**WORK ORDER:**
Print exactly the lines below between the line containing "United States, site archbold_FL-12." and the line containing "genus: Eudorcas", counting both of those lines. Leave pictures out.

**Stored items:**
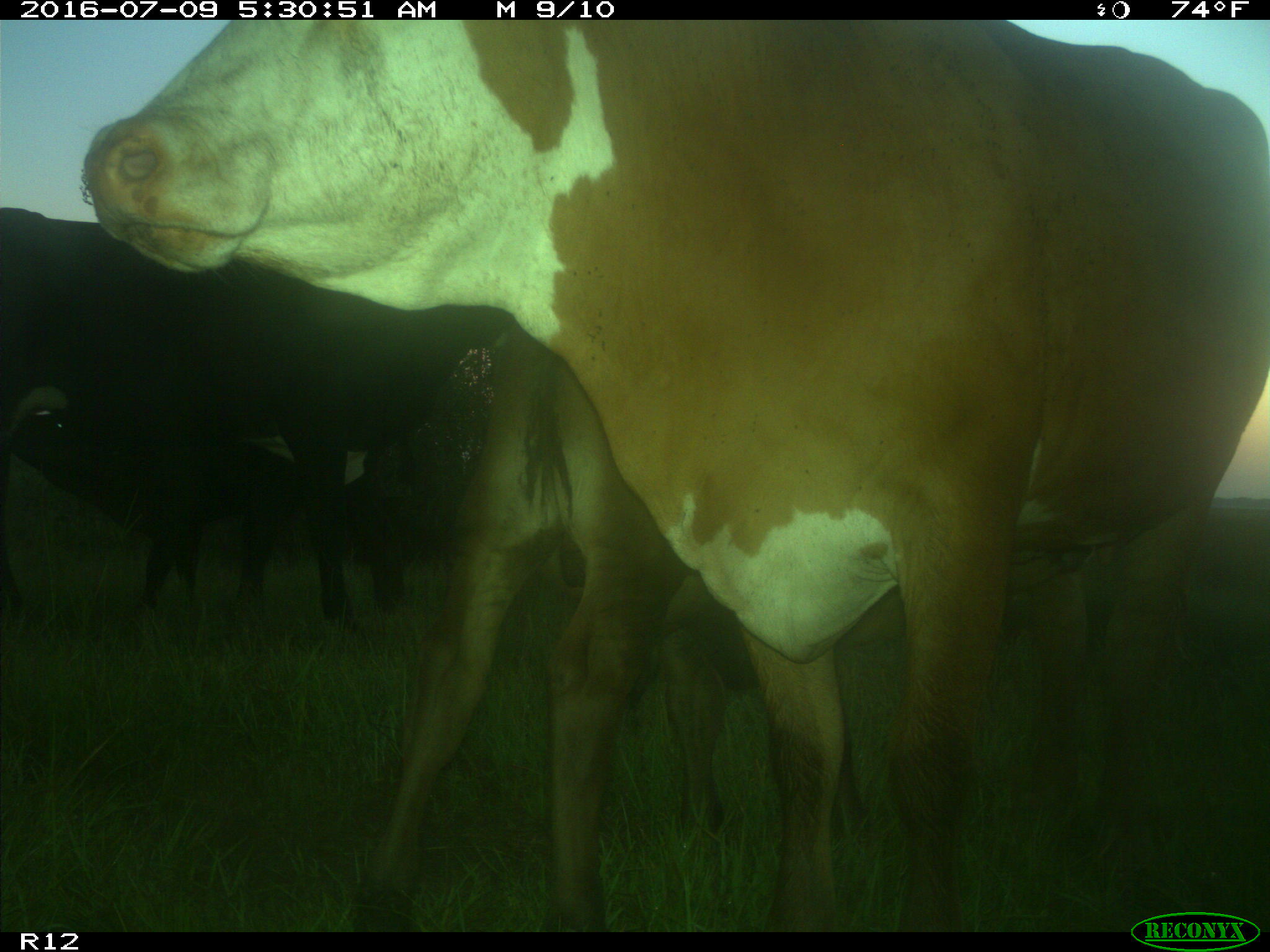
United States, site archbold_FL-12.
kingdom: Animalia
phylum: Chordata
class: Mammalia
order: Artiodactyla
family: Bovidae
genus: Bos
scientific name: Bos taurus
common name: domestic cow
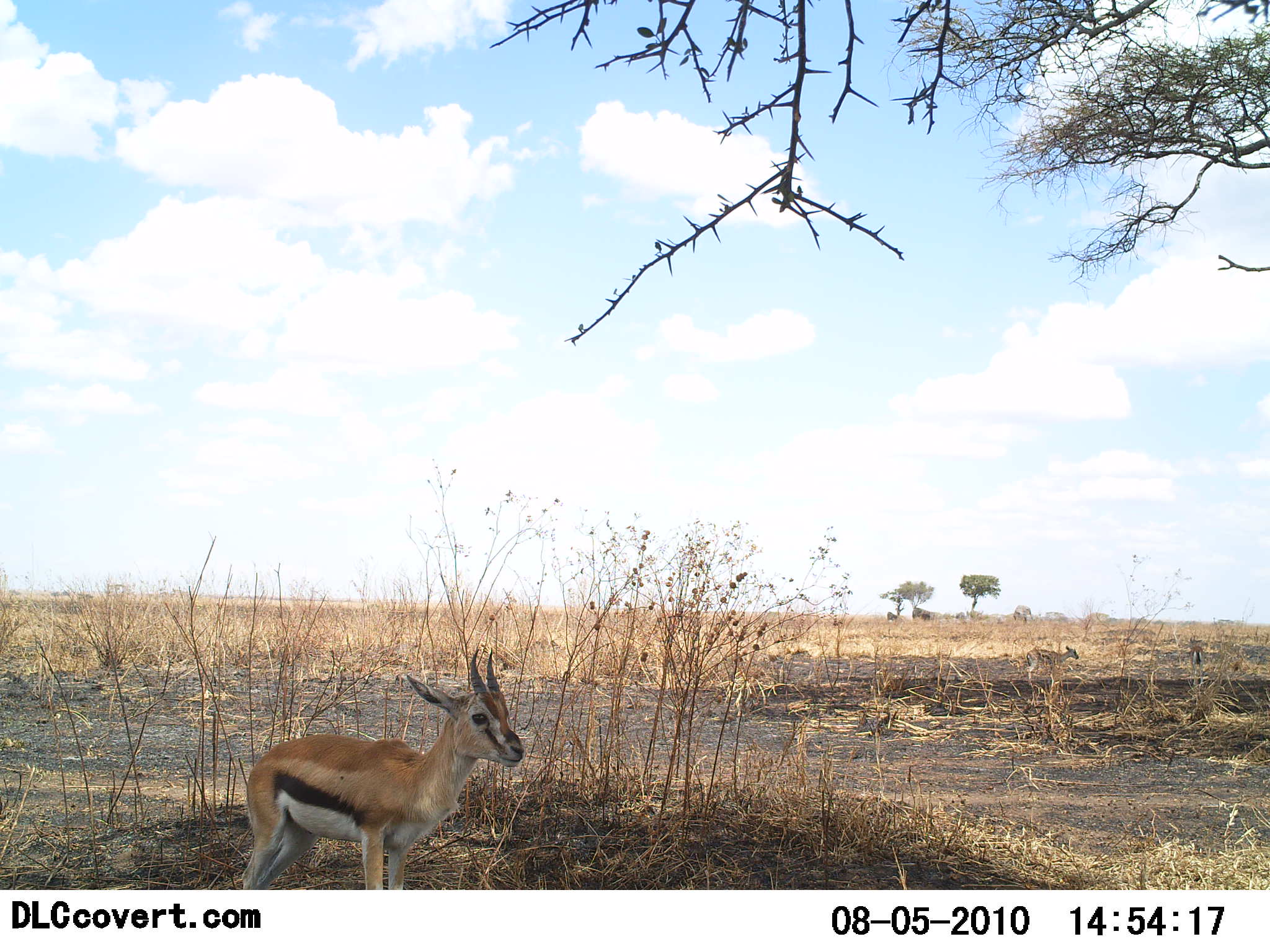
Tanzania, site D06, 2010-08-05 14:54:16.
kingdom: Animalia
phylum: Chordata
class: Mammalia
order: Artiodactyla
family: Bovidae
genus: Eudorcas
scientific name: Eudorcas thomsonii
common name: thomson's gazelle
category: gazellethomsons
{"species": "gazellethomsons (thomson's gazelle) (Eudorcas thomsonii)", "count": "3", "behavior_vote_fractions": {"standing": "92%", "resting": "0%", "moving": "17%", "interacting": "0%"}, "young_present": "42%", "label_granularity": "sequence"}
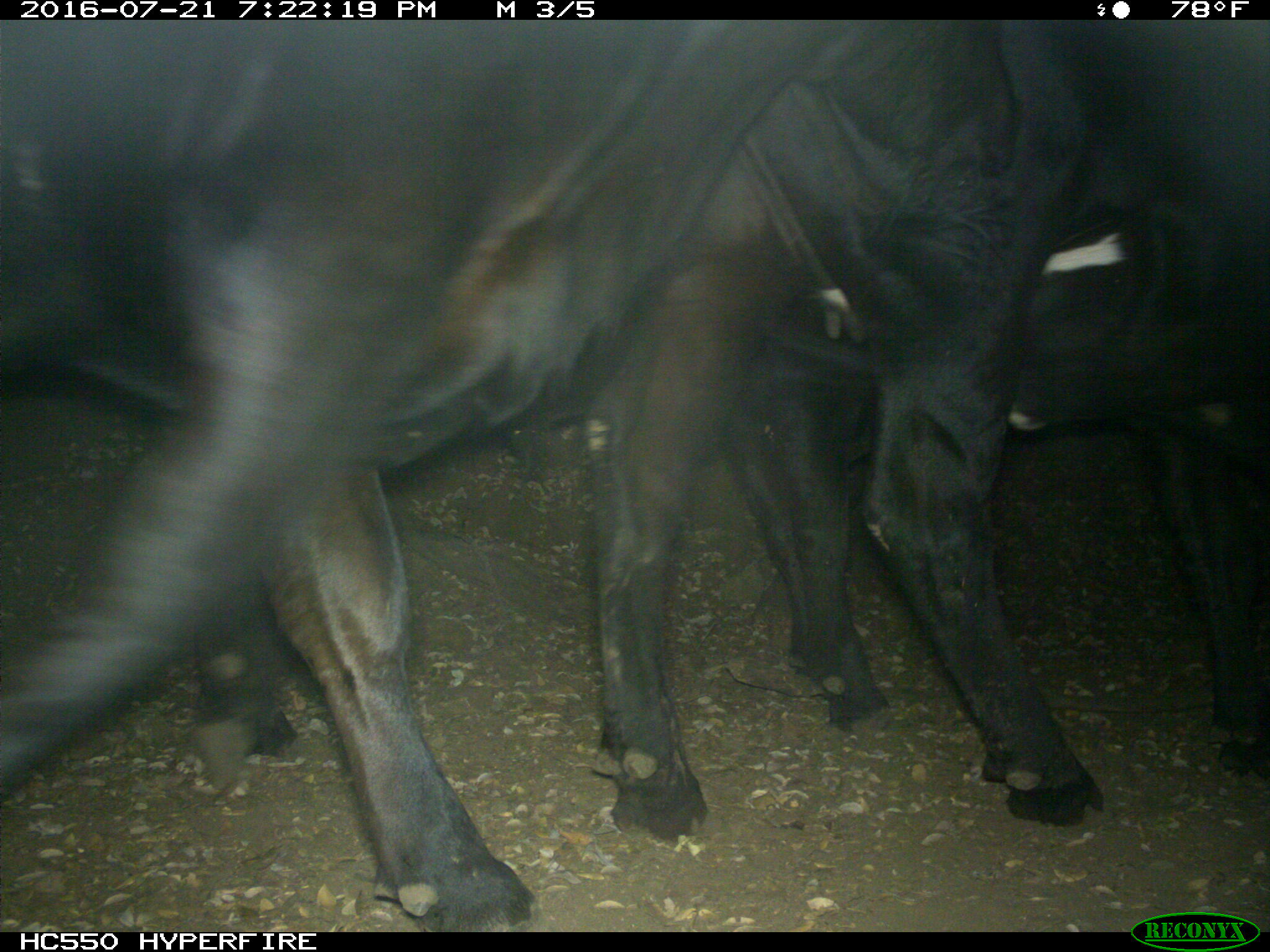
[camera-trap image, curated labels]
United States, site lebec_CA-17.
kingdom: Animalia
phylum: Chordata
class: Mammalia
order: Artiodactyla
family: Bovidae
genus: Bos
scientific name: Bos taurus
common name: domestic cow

---

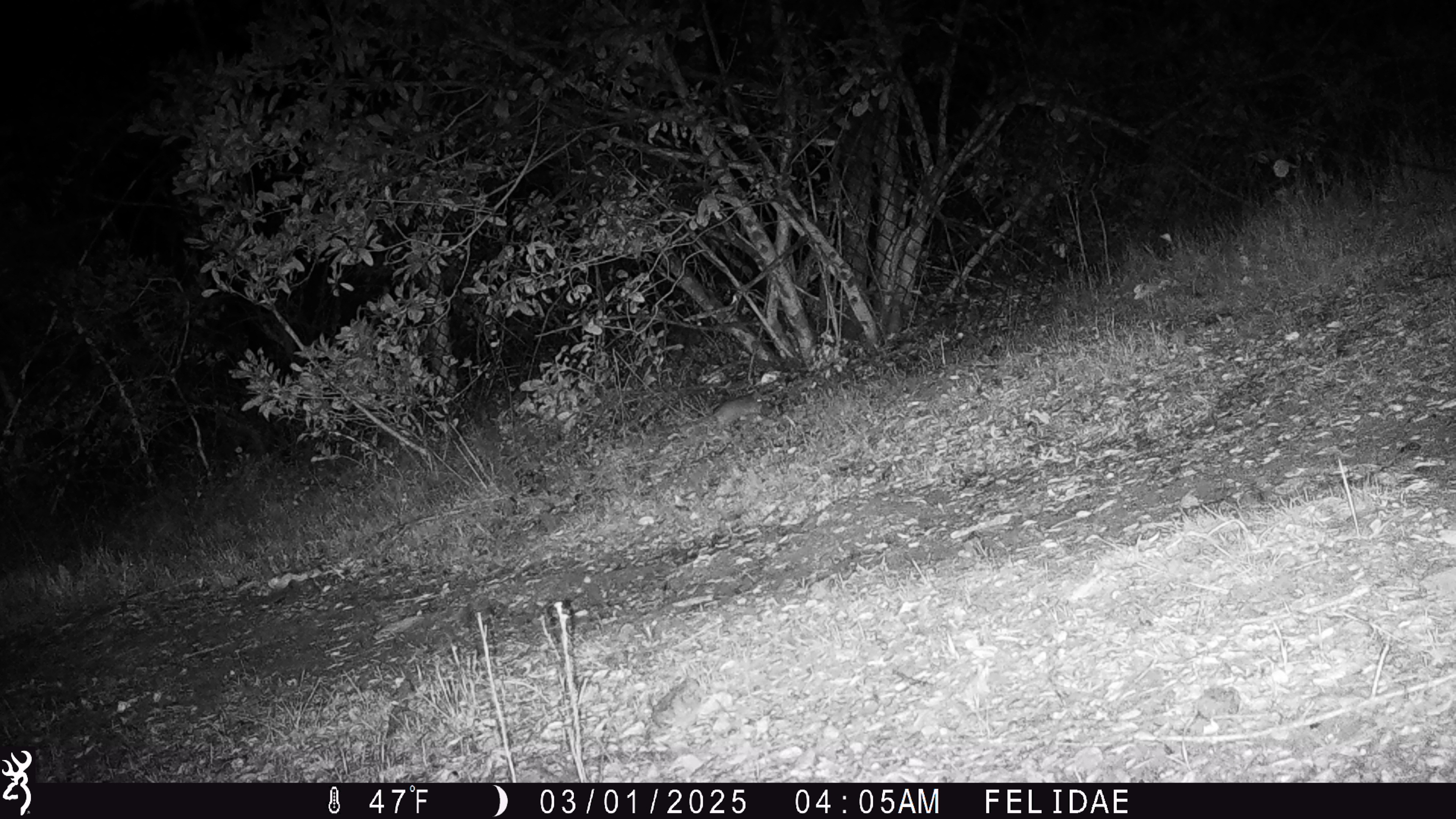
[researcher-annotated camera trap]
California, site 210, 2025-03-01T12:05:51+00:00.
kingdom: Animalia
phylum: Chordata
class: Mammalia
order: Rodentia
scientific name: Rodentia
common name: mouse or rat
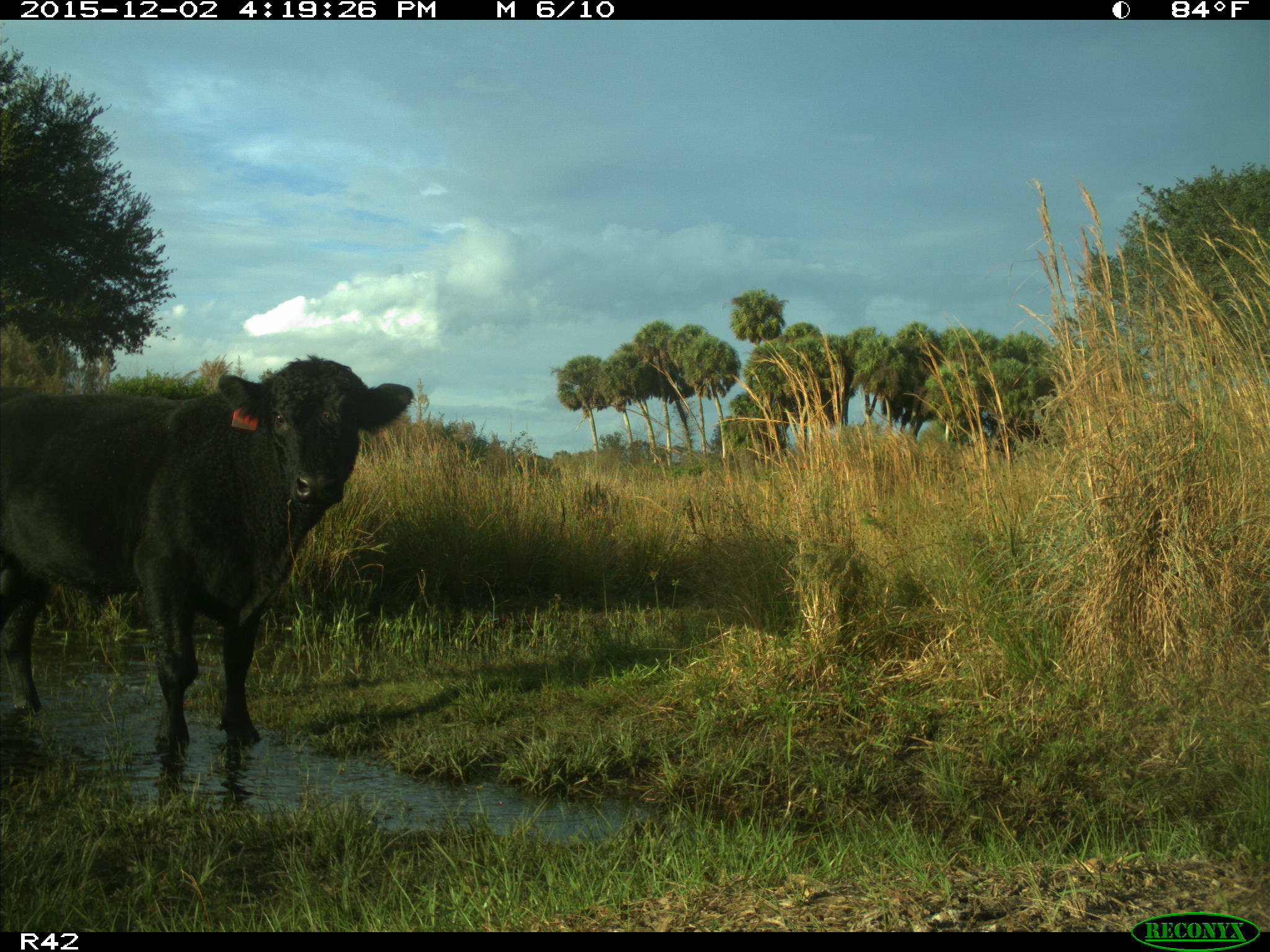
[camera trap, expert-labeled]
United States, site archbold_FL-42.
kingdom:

**ANSWER TO THE EXERCISE:**
United States, site archbold_FL-12.
kingdom: Animalia
phylum: Chordata
class: Mammalia
order: Artiodactyla
family: Bovidae
genus: Bos
scientific name: Bos taurus
common name: domestic cow
Tanzania, site D06, 2010-08-05 14:54:16.
kingdom: Animalia
phylum: Chordata
class: Mammalia
order: Artiodactyla
family: Bovidae
genus: Eudorcas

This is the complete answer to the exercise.